Les constructeurs américains craignent de perdre des parts de marché à long terme. Les Canadiens s’y habituent en sirotant des vins et spiritueux locaux à la place des Américains. Certains pourraient ne jamais revenir.

Ces difficultés industrielles ont poussé les politiciens américains à se plaindre. Par exemple, ce mois-ci A Un membre du Congrès républicain a présenté le projet de loi pour punir les provinces qui boycottent, mais un Le sénateur démocrate s’est adressé aux États Revente de vins de Californie.

Trump a désormais mis en œuvre ses propres tarifs douaniers, en plus de ses menaces antérieures. Le Canada tenu responsable des émissions transfrontalières liées aux incendies de forêt.

Bien entendu, attirer l’attention des États-Unis était l’objectif principal des boycotts provinciaux. Après cela, l’Ontario et le Québec ont pu déployer diplomatiquement leurs réserves d’alcool américaines.

Vendez vos actions et gardez l’embargo

Aucun pour le moment Ontario aussi Québec se retirer de l’interdiction.

Mais ils pourraient plutôt profiter de cette occasion pour normaliser les ventes au détail des stocks américains existants tout en continuant d’interdire les importations.

Il est économiquement logique de continuer à vendre. Il a déjà payé l’alcool. Le maintenir en activité n’a aucun impact financier sur les fabricants américains, mais coûte aux contribuables de l’État près d’un million de dollars par mois.

Le vendre au prix régulier, soit le double du prix de gros basé sur les prix réguliers de l’alcool, générerait 163 millions de dollars pour l’Ontario et 33 millions de dollars pour le Québec.

Derrière le comptoir de whisky, les clients sont incités à acheter des produits locaux fabriqués au Québec en français.
La Société des alcools du Québec encourage ses clients à acheter des produits locaux fabriqués au Québec en février 2025 à Montréal.
PRESSE CANADIENNE/Christine Muschi

Sur le plan diplomatique, la reprise des ventes au détail des stocks existants serait un geste de bonne volonté envers les négociateurs commerciaux américains, et le maintien des interdictions d’importation maintiendrait la pression.

Cette approche crée une minuterie symbolique dans les négociations commerciales entre le Canada et les États-Unis, les réserves provinciales d’alcool existantes s’écoulant comme si elles étaient versées dans un sablier, comme le voient les producteurs américains.

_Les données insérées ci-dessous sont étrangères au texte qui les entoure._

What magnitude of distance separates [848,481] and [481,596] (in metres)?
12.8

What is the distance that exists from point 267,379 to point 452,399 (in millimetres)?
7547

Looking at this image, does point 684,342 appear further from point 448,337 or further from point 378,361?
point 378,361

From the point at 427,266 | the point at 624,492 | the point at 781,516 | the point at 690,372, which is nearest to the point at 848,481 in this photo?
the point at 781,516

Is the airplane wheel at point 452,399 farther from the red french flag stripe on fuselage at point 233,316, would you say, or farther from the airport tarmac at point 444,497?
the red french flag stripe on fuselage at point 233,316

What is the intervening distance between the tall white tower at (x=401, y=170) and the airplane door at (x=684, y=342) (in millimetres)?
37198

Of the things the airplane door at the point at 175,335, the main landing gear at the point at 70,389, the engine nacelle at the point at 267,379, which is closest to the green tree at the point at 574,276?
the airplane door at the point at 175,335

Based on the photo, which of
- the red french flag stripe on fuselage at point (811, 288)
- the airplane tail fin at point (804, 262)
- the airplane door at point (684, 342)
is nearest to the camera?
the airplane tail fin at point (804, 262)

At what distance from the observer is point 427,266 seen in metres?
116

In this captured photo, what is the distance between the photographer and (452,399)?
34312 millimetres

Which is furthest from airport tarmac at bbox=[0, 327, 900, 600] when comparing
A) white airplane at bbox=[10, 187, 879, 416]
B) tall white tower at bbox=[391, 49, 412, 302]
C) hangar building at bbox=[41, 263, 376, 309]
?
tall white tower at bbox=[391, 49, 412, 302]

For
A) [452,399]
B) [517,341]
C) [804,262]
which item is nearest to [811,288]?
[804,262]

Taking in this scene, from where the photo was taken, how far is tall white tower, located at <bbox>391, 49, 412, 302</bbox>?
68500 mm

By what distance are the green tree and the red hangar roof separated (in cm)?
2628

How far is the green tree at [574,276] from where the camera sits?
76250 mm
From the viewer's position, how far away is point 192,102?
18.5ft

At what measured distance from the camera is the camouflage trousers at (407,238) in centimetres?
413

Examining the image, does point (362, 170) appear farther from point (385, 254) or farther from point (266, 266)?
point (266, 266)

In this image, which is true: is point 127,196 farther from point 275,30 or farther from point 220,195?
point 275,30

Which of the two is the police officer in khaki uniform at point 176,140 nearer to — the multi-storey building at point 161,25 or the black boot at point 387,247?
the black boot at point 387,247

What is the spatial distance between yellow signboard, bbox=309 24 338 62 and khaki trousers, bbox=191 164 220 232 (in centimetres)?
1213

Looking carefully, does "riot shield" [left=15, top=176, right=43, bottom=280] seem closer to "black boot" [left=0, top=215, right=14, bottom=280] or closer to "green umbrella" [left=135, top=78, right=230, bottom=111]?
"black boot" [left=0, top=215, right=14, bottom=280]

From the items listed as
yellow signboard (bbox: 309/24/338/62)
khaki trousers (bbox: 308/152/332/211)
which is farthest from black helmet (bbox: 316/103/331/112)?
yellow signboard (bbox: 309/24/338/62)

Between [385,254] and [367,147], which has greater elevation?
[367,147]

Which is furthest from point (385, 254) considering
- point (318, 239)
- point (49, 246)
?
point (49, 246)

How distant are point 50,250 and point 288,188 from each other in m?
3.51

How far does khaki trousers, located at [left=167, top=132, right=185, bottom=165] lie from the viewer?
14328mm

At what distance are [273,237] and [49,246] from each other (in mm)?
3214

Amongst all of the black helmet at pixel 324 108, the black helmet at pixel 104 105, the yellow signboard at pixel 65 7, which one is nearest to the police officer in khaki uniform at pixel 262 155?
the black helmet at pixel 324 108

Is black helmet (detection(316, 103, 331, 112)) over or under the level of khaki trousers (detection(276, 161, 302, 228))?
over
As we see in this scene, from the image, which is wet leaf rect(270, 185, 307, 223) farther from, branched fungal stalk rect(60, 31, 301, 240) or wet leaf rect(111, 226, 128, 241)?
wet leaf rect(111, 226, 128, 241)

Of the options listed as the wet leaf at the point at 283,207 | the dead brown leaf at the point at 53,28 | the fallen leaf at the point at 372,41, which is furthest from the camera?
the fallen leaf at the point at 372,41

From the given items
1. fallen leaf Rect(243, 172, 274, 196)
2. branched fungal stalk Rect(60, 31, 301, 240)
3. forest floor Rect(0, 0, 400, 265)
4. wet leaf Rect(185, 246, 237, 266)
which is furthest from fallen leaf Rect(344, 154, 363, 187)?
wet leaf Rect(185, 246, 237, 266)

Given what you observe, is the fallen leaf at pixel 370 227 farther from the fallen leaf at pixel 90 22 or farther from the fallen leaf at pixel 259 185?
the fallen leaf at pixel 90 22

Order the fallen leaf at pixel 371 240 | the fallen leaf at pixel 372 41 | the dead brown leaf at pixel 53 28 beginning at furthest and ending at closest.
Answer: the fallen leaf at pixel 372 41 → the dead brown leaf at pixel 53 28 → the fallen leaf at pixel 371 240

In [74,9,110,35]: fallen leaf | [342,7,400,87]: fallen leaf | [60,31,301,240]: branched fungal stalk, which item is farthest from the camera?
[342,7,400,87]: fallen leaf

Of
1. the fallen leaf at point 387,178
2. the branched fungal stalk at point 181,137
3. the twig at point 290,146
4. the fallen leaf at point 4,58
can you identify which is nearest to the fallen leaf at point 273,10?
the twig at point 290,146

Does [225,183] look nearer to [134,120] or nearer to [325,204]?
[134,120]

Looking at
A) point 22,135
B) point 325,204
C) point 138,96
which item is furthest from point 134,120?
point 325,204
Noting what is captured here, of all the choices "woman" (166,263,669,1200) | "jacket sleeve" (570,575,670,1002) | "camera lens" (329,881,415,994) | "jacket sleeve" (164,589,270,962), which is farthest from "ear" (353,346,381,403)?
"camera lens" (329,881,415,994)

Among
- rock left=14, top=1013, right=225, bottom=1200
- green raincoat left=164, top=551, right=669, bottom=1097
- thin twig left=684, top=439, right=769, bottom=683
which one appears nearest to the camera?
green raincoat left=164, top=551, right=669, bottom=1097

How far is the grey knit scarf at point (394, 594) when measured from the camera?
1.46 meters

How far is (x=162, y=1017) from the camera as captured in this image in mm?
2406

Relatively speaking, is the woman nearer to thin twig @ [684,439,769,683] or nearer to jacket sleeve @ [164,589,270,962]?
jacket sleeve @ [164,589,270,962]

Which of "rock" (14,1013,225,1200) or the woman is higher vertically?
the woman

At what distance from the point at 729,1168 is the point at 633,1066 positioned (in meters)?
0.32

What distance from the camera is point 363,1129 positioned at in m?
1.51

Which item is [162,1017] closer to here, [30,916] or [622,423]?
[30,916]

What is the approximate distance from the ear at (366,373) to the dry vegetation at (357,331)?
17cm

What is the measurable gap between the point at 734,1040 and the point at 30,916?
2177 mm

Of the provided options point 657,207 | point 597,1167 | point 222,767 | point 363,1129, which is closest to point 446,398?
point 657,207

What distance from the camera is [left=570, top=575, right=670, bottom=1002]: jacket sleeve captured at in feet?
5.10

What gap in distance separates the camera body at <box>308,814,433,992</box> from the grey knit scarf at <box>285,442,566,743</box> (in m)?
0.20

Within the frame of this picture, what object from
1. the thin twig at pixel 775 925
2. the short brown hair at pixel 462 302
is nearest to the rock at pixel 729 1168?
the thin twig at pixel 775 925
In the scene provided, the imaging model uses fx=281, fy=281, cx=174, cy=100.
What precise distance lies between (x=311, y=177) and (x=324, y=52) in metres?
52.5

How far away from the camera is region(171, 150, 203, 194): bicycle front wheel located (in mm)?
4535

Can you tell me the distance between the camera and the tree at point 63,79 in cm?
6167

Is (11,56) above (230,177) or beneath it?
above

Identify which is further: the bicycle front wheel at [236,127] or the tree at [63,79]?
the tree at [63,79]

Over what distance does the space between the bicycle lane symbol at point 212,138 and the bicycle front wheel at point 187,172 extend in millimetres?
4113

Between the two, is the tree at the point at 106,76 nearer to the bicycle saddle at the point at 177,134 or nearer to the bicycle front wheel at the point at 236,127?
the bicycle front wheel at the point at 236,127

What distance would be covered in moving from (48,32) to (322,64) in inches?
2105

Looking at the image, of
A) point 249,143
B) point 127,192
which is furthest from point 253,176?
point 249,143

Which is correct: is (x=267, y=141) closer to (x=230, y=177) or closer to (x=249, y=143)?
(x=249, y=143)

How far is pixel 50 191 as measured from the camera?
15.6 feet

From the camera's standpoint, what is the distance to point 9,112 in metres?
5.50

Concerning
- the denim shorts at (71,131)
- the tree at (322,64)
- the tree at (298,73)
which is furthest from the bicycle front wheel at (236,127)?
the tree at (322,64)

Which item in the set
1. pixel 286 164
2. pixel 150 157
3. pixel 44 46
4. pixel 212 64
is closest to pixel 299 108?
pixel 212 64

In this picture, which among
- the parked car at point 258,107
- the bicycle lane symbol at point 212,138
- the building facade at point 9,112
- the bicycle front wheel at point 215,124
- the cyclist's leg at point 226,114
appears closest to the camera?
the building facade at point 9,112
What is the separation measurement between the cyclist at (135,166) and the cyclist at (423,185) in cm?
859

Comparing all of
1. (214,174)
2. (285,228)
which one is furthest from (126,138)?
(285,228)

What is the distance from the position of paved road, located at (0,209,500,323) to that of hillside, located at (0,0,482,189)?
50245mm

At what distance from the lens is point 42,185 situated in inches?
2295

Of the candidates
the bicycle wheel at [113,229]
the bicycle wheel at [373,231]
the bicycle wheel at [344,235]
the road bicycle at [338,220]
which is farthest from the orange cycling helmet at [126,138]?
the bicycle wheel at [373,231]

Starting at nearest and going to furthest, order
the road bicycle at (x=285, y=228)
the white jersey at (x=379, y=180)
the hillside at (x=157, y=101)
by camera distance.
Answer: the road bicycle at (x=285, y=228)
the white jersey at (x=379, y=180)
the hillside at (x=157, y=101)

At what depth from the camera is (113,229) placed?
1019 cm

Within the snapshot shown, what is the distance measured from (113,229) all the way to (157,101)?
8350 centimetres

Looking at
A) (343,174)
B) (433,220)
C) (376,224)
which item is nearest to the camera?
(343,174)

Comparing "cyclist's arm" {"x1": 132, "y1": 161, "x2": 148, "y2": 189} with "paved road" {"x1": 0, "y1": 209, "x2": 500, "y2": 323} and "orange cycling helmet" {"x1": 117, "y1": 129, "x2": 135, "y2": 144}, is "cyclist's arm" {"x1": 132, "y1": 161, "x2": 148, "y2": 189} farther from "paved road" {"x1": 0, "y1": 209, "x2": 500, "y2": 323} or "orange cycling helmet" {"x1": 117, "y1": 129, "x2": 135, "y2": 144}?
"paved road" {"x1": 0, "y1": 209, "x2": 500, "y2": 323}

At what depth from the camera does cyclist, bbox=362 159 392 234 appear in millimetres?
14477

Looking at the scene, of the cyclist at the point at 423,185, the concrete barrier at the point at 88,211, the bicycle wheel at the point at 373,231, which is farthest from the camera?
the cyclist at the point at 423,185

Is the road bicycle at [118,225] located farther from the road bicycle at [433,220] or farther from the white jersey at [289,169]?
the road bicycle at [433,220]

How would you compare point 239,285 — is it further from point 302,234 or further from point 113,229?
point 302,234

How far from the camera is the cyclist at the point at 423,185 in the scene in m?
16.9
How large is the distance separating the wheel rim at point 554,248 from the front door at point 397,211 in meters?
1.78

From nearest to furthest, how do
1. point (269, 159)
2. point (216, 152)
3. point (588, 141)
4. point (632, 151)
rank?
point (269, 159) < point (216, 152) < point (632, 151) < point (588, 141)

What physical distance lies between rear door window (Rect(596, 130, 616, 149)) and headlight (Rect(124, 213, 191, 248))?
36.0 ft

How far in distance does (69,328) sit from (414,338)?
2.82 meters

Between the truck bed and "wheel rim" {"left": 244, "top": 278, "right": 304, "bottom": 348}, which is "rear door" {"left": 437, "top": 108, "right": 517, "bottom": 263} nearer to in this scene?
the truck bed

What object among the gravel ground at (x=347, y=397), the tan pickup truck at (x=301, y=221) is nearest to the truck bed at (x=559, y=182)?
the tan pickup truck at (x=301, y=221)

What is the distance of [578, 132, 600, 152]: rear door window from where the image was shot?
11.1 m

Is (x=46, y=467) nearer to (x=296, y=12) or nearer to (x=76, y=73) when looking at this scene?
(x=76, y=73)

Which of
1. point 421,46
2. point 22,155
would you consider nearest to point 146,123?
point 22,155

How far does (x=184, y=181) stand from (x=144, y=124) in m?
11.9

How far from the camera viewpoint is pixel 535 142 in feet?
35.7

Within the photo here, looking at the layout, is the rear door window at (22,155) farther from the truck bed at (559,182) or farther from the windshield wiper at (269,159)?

Cela rappellera aux Américains que les politiciens canadiens ne détestent pas l’industrie américaine des alcools. Ils veulent simplement que Trump respecte son accord commercial de 2020 avec le Canada.l’accord commercial le plus vaste, le plus important, le plus moderne et le plus équilibré de l’histoire

Que se passe-t-il ensuite

La nouvelle taxe de 50 pour cent de Trump, si elle est mise en œuvre, exercera une pression financière sur de nombreuses entreprises canadiennes. Mais comme lui son tour précédent sur les tarifsLes consommateurs américains paieront généralement des prix plus élevés pour ce nouveau forfait, ce qui alimentera encore davantage l’inflation américaine. Ils sont également susceptibles de rencontrer Contestations judiciaires devant les tribunaux américains.

Les prochaines actions de Trump sont toujours difficiles à prévoir. Il a changé d’avis encore et encore et constamment”stupidité.» Ses derniers tarifs douaniers sont-ils réellement une réaction aux pratiques commerciales canadiennes, ou essaie-t-il simplement de détourner l’attention des électeurs américains ? le nombre de victimes augmente et dépenses son La guerre avec l’Iran a été un échec?

Il semble peu probable que le commerce transfrontalier revienne de si tôt à la normale d’avant Trump. Mais si cela se produit, les consommateurs canadiens et américains auront quelque chose à boire.